#### Information

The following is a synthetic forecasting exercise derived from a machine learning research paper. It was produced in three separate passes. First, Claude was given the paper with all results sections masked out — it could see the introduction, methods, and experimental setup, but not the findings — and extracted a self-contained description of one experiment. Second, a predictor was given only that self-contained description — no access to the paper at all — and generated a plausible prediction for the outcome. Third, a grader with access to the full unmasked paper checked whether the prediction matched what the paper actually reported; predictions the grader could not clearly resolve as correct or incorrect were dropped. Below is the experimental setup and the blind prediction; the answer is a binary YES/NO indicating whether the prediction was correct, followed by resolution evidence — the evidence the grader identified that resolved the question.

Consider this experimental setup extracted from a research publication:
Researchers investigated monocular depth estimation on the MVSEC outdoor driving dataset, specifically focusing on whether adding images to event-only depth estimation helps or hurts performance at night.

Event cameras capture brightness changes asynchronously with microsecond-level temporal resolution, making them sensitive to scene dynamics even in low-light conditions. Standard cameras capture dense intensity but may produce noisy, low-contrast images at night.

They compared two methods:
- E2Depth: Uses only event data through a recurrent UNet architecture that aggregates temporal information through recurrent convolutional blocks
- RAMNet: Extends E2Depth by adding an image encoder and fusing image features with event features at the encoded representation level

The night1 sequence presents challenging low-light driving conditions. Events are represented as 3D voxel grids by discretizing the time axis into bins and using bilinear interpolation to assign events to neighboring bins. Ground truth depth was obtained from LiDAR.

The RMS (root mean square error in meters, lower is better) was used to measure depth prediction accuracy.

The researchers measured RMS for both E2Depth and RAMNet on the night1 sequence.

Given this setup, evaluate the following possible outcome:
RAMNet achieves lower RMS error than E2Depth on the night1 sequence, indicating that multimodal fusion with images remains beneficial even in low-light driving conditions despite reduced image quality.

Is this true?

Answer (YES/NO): NO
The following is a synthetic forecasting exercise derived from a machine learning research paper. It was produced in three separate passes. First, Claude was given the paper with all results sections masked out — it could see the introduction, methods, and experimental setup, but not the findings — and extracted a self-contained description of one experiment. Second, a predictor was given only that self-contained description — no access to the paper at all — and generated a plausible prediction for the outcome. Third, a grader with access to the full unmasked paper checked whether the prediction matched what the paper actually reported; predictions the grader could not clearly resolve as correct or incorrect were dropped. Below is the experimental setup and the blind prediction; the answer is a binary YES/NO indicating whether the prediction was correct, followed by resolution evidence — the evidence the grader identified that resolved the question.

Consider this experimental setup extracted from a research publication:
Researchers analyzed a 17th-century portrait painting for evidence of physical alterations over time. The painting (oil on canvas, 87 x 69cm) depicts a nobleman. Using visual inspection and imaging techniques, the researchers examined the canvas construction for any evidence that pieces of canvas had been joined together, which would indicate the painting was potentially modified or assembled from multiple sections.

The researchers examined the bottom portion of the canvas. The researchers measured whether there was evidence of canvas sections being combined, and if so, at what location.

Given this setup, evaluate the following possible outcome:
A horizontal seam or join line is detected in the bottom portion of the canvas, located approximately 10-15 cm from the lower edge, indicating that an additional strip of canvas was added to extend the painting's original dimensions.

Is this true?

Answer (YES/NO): NO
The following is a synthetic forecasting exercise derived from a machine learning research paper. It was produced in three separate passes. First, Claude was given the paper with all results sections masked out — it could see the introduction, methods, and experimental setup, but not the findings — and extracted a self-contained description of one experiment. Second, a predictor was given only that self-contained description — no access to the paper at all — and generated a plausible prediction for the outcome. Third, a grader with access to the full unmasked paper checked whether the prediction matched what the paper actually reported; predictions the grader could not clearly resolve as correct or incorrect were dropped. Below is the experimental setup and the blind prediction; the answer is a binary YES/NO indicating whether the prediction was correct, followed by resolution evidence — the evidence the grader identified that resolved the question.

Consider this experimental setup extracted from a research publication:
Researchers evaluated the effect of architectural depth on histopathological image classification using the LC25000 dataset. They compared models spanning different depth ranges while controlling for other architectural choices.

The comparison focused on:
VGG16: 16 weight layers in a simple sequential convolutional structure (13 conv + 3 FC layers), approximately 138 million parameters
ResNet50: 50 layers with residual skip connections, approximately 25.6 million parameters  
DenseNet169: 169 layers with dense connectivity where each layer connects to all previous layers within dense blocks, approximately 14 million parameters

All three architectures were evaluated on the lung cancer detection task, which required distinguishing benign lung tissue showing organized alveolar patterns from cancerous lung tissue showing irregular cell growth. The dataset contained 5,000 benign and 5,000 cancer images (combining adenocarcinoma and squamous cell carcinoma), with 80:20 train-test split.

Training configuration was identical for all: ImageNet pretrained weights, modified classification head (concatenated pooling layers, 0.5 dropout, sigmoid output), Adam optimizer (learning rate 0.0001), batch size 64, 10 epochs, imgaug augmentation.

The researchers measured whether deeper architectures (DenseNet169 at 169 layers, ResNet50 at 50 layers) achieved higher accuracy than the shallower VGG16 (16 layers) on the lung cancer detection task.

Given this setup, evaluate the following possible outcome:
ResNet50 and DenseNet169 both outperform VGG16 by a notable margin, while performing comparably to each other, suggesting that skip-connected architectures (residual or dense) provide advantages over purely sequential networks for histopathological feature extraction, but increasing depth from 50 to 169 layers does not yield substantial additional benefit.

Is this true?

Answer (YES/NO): NO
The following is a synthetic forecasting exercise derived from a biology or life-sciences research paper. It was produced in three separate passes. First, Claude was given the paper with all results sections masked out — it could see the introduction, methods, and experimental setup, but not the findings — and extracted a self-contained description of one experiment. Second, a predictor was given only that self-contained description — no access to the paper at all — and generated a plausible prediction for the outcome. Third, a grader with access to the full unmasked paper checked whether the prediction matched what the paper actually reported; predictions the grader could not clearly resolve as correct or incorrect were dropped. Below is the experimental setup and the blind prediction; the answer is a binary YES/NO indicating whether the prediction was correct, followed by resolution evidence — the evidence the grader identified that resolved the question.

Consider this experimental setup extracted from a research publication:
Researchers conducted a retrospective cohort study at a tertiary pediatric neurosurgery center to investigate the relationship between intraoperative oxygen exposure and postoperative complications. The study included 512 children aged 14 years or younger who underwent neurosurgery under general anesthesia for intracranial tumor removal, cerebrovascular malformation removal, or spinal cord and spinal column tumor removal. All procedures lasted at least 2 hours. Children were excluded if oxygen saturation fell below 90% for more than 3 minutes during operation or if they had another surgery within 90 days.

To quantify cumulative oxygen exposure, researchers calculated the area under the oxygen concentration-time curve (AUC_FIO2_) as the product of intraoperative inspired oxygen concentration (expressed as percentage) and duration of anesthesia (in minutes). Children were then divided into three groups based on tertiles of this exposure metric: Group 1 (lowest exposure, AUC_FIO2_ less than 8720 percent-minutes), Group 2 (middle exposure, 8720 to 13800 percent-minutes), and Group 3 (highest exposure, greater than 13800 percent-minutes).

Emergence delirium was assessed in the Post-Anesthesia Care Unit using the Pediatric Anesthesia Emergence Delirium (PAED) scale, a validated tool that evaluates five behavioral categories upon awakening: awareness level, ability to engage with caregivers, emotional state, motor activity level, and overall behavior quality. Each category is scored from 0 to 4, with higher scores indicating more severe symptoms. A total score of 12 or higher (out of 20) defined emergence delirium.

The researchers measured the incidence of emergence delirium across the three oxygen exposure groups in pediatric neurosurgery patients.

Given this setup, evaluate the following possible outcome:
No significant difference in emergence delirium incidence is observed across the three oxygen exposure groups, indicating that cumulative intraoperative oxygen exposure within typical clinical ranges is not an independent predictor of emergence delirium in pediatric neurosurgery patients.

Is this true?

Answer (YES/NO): YES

########

How to complete this task -
Please copy out every entry word for word.

Response below -
The following is a synthetic forecasting exercise derived from a machine learning research paper. It was produced in three separate passes. First, Claude was given the paper with all results sections masked out — it could see the introduction, methods, and experimental setup, but not the findings — and extracted a self-contained description of one experiment. Second, a predictor was given only that self-contained description — no access to the paper at all — and generated a plausible prediction for the outcome. Third, a grader with access to the full unmasked paper checked whether the prediction matched what the paper actually reported; predictions the grader could not clearly resolve as correct or incorrect were dropped. Below is the experimental setup and the blind prediction; the answer is a binary YES/NO indicating whether the prediction was correct, followed by resolution evidence — the evidence the grader identified that resolved the question.

Consider this experimental setup extracted from a research publication:
Researchers investigated monocular depth estimation on the MVSEC outdoor driving dataset, specifically focusing on whether adding images to event-only depth estimation helps or hurts performance at night.

Event cameras capture brightness changes asynchronously with microsecond-level temporal resolution, making them sensitive to scene dynamics even in low-light conditions. Standard cameras capture dense intensity but may produce noisy, low-contrast images at night.

They compared two methods:
- E2Depth: Uses only event data through a recurrent UNet architecture that aggregates temporal information through recurrent convolutional blocks
- RAMNet: Extends E2Depth by adding an image encoder and fusing image features with event features at the encoded representation level

The night1 sequence presents challenging low-light driving conditions. Events are represented as 3D voxel grids by discretizing the time axis into bins and using bilinear interpolation to assign events to neighboring bins. Ground truth depth was obtained from LiDAR.

The RMS (root mean square error in meters, lower is better) was used to measure depth prediction accuracy.

The researchers measured RMS for both E2Depth and RAMNet on the night1 sequence.

Given this setup, evaluate the following possible outcome:
RAMNet achieves lower RMS error than E2Depth on the night1 sequence, indicating that multimodal fusion with images remains beneficial even in low-light driving conditions despite reduced image quality.

Is this true?

Answer (YES/NO): NO
The following is a synthetic forecasting exercise derived from a machine learning research paper. It was produced in three separate passes. First, Claude was given the paper with all results sections masked out — it could see the introduction, methods, and experimental setup, but not the findings — and extracted a self-contained description of one experiment. Second, a predictor was given only that self-contained description — no access to the paper at all — and generated a plausible prediction for the outcome. Third, a grader with access to the full unmasked paper checked whether the prediction matched what the paper actually reported; predictions the grader could not clearly resolve as correct or incorrect were dropped. Below is the experimental setup and the blind prediction; the answer is a binary YES/NO indicating whether the prediction was correct, followed by resolution evidence — the evidence the grader identified that resolved the question.

Consider this experimental setup extracted from a research publication:
Researchers analyzed a 17th-century portrait painting for evidence of physical alterations over time. The painting (oil on canvas, 87 x 69cm) depicts a nobleman. Using visual inspection and imaging techniques, the researchers examined the canvas construction for any evidence that pieces of canvas had been joined together, which would indicate the painting was potentially modified or assembled from multiple sections.

The researchers examined the bottom portion of the canvas. The researchers measured whether there was evidence of canvas sections being combined, and if so, at what location.

Given this setup, evaluate the following possible outcome:
A horizontal seam or join line is detected in the bottom portion of the canvas, located approximately 10-15 cm from the lower edge, indicating that an additional strip of canvas was added to extend the painting's original dimensions.

Is this true?

Answer (YES/NO): NO
The following is a synthetic forecasting exercise derived from a machine learning research paper. It was produced in three separate passes. First, Claude was given the paper with all results sections masked out — it could see the introduction, methods, and experimental setup, but not the findings — and extracted a self-contained description of one experiment. Second, a predictor was given only that self-contained description — no access to the paper at all — and generated a plausible prediction for the outcome. Third, a grader with access to the full unmasked paper checked whether the prediction matched what the paper actually reported; predictions the grader could not clearly resolve as correct or incorrect were dropped. Below is the experimental setup and the blind prediction; the answer is a binary YES/NO indicating whether the prediction was correct, followed by resolution evidence — the evidence the grader identified that resolved the question.

Consider this experimental setup extracted from a research publication:
Researchers evaluated the effect of architectural depth on histopathological image classification using the LC25000 dataset. They compared models spanning different depth ranges while controlling for other architectural choices.

The comparison focused on:
VGG16: 16 weight layers in a simple sequential convolutional structure (13 conv + 3 FC layers), approximately 138 million parameters
ResNet50: 50 layers with residual skip connections, approximately 25.6 million parameters  
DenseNet169: 169 layers with dense connectivity where each layer connects to all previous layers within dense blocks, approximately 14 million parameters

All three architectures were evaluated on the lung cancer detection task, which required distinguishing benign lung tissue showing organized alveolar patterns from cancerous lung tissue showing irregular cell growth. The dataset contained 5,000 benign and 5,000 cancer images (combining adenocarcinoma and squamous cell carcinoma), with 80:20 train-test split.

Training configuration was identical for all: ImageNet pretrained weights, modified classification head (concatenated pooling layers, 0.5 dropout, sigmoid output), Adam optimizer (learning rate 0.0001), batch size 64, 10 epochs, imgaug augmentation.

The researchers measured whether deeper architectures (DenseNet169 at 169 layers, ResNet50 at 50 layers) achieved higher accuracy than the shallower VGG16 (16 layers) on the lung cancer detection task.

Given this setup, evaluate the following possible outcome:
ResNet50 and DenseNet169 both outperform VGG16 by a notable margin, while performing comparably to each other, suggesting that skip-connected architectures (residual or dense) provide advantages over purely sequential networks for histopathological feature extraction, but increasing depth from 50 to 169 layers does not yield substantial additional benefit.

Is this true?

Answer (YES/NO): NO
The following is a synthetic forecasting exercise derived from a biology or life-sciences research paper. It was produced in three separate passes. First, Claude was given the paper with all results sections masked out — it could see the introduction, methods, and experimental setup, but not the findings — and extracted a self-contained description of one experiment. Second, a predictor was given only that self-contained description — no access to the paper at all — and generated a plausible prediction for the outcome. Third, a grader with access to the full unmasked paper checked whether the prediction matched what the paper actually reported; predictions the grader could not clearly resolve as correct or incorrect were dropped. Below is the experimental setup and the blind prediction; the answer is a binary YES/NO indicating whether the prediction was correct, followed by resolution evidence — the evidence the grader identified that resolved the question.

Consider this experimental setup extracted from a research publication:
Researchers conducted a retrospective cohort study at a tertiary pediatric neurosurgery center to investigate the relationship between intraoperative oxygen exposure and postoperative complications. The study included 512 children aged 14 years or younger who underwent neurosurgery under general anesthesia for intracranial tumor removal, cerebrovascular malformation removal, or spinal cord and spinal column tumor removal. All procedures lasted at least 2 hours. Children were excluded if oxygen saturation fell below 90% for more than 3 minutes during operation or if they had another surgery within 90 days.

To quantify cumulative oxygen exposure, researchers calculated the area under the oxygen concentration-time curve (AUC_FIO2_) as the product of intraoperative inspired oxygen concentration (expressed as percentage) and duration of anesthesia (in minutes). Children were then divided into three groups based on tertiles of this exposure metric: Group 1 (lowest exposure, AUC_FIO2_ less than 8720 percent-minutes), Group 2 (middle exposure, 8720 to 13800 percent-minutes), and Group 3 (highest exposure, greater than 13800 percent-minutes).

Emergence delirium was assessed in the Post-Anesthesia Care Unit using the Pediatric Anesthesia Emergence Delirium (PAED) scale, a validated tool that evaluates five behavioral categories upon awakening: awareness level, ability to engage with caregivers, emotional state, motor activity level, and overall behavior quality. Each category is scored from 0 to 4, with higher scores indicating more severe symptoms. A total score of 12 or higher (out of 20) defined emergence delirium.

The researchers measured the incidence of emergence delirium across the three oxygen exposure groups in pediatric neurosurgery patients.

Given this setup, evaluate the following possible outcome:
No significant difference in emergence delirium incidence is observed across the three oxygen exposure groups, indicating that cumulative intraoperative oxygen exposure within typical clinical ranges is not an independent predictor of emergence delirium in pediatric neurosurgery patients.

Is this true?

Answer (YES/NO): YES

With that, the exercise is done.